Start the conversation with Eagle River Youth Coalition’s next Eat Chat Parent: Teens Taking the Wheel, Tips for Safe Driving today at Battle Mountain High School. The two-hour session will include interactive booths, expert panel presentations, an Impact Teen Drivers video and raffle prizes. This event is for both parents and teens ages 14 and older.
“Teens’ brains are still developing. The more we can do to keep them safe behind the wheel, always the better,” said Carol Johnson, Eagle River Youth Coalition community engagement coordinator and parent to three teenagers. “We want to empower teens with good decision-making abilities, on and off the road.”
What it’s like
Interactive displays will give teens a true feel of what can happen if they’re not paying attention on the road and give them the resources to make the right choices. The goal is to reduce teen drivers’ exposure to risk, modify risky driving behavior and develop driver skills and experience.
One of the top issues facing teen drivers is distracted driving, said school resource officer Megan Heil, from the Eagle County Sheriff’s Office, especially with a car full of kids. Additionally, with the decriminalization of marijuana, there’s an unfortunate increase in impaired driving. Teens at Eat Chat Parent can get a feel of just how destructive it can be to drive high or drunk when they don impairment goggles.

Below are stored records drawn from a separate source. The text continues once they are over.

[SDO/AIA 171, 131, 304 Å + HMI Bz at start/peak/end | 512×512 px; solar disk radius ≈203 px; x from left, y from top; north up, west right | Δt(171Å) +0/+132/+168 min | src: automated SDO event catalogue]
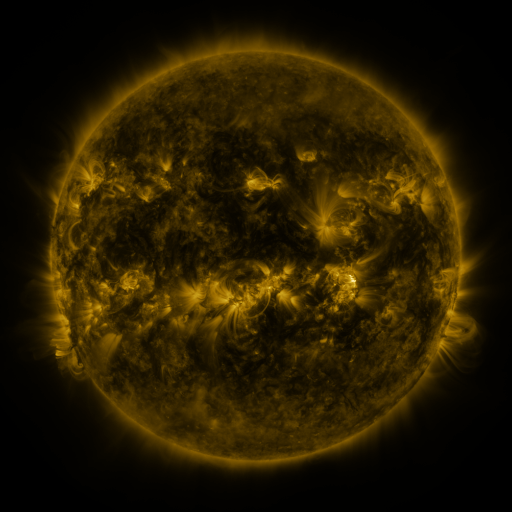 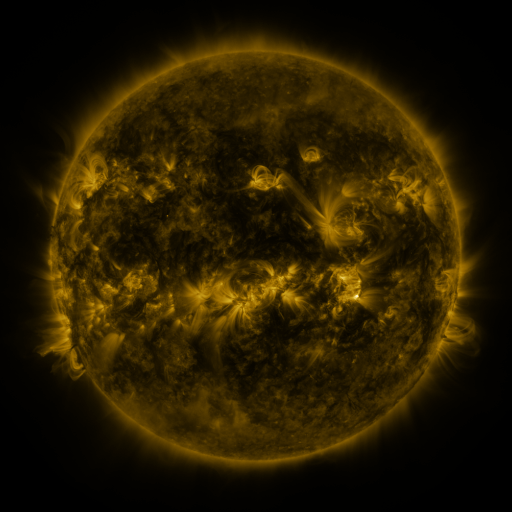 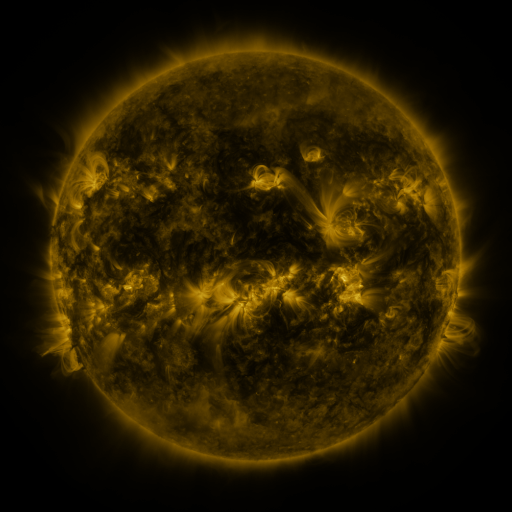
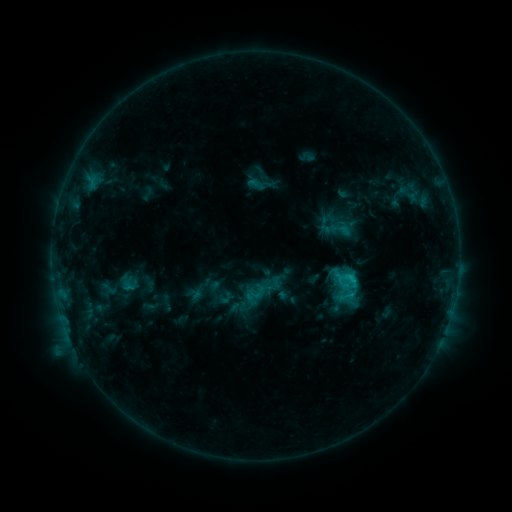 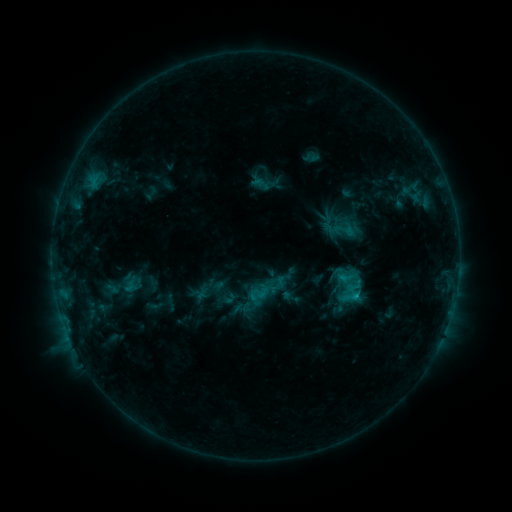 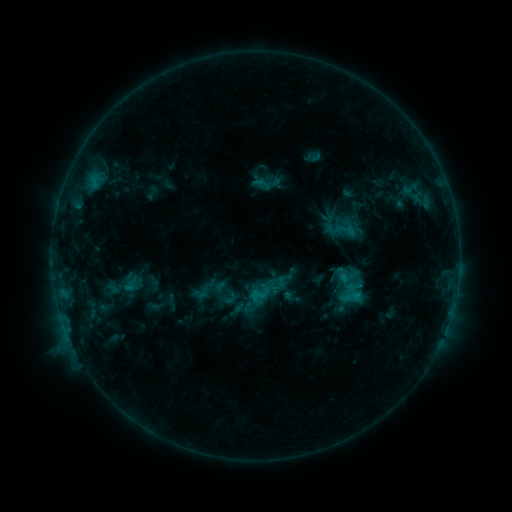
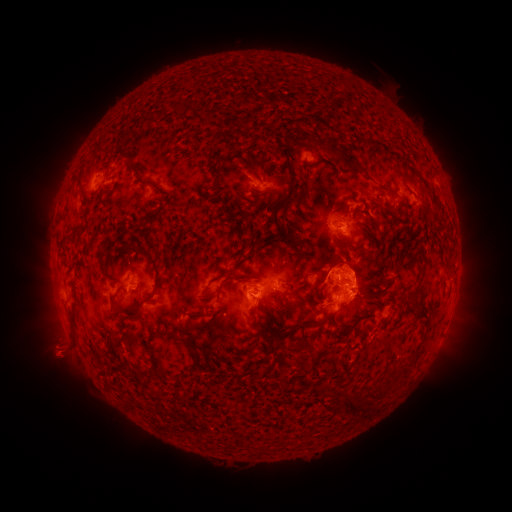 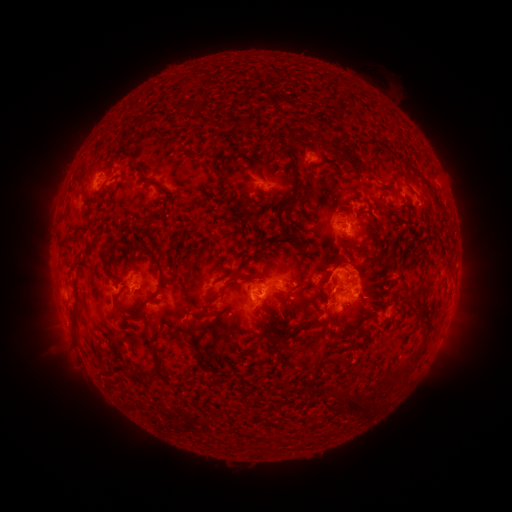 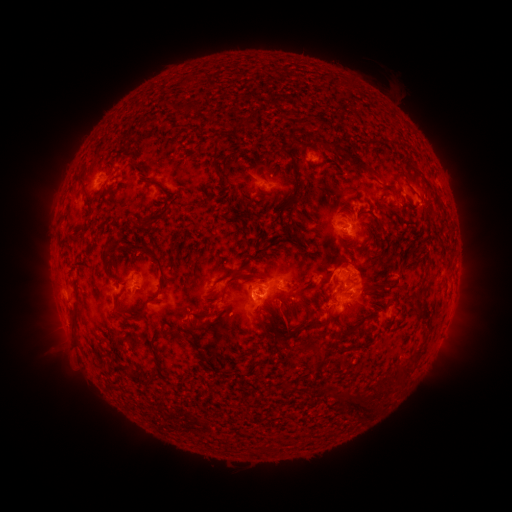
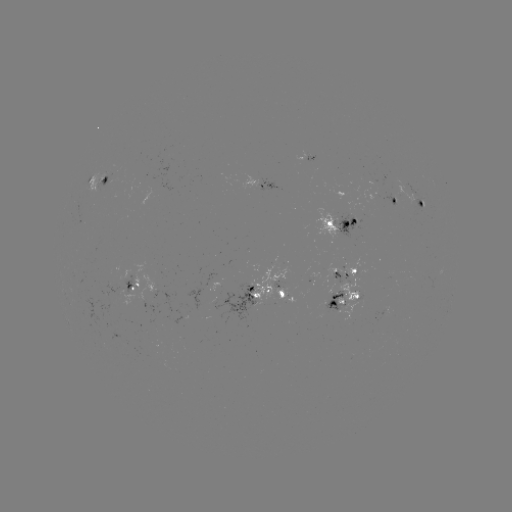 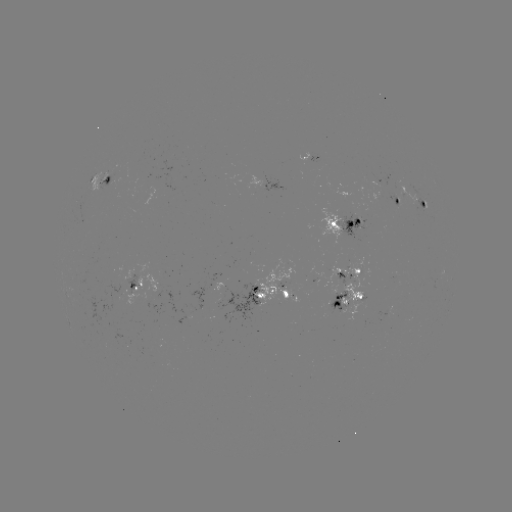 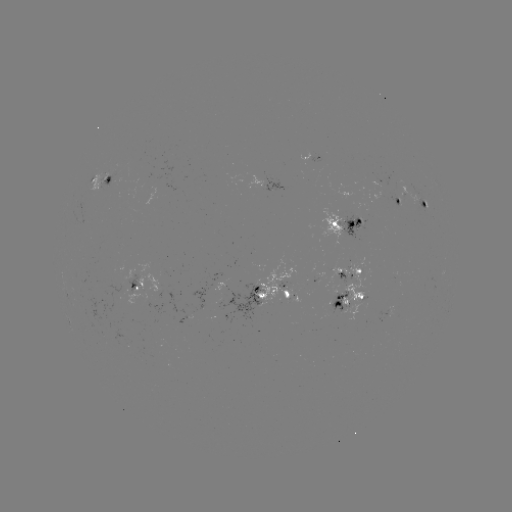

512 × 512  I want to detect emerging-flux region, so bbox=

They’ll see, literally, how it feels to drive high or drunk.
In addition, teens (and parents, too) can try out Alive at 25, a driver’s awareness course; try driving simulators; watch Impact Teen Drivers, a short video; and visit with Eagle County staff, as well as the In and Out Driving School, regarding graduated license rules.
Students and their parents will have a Q-and-A with Heil; Phil Qualman, with the Eagle River Youth Coalition and Alpine Driving School; Barb Schierkolk, director of the victim impact panel; and Toby Baldwin, with the town of Avon Police Department and his daughter, Kelsea — both of whom where in a car accident earlier this year. They’ll share their firsthand experiences of being saved by seat belts.
“We’re really trying to partner with ERYC to provide parents with the necessary education to educate their teen drivers at home on the issues that are important to them; that’s why we are providing education on a variety of topics at Eat Chat Parent,” Heil said.
The Eagle River Youth Coalition is celebrating 15 years of service this year. The organization addresses service gaps, builds strengths and offers a variety of prevention programming. With a collaborative focus on meeting youth and familial needs, Eagle River Youth Coalition provides substance-abuse prevention, youth advocacy and parent outreach efforts throughout the Eagle River Valley.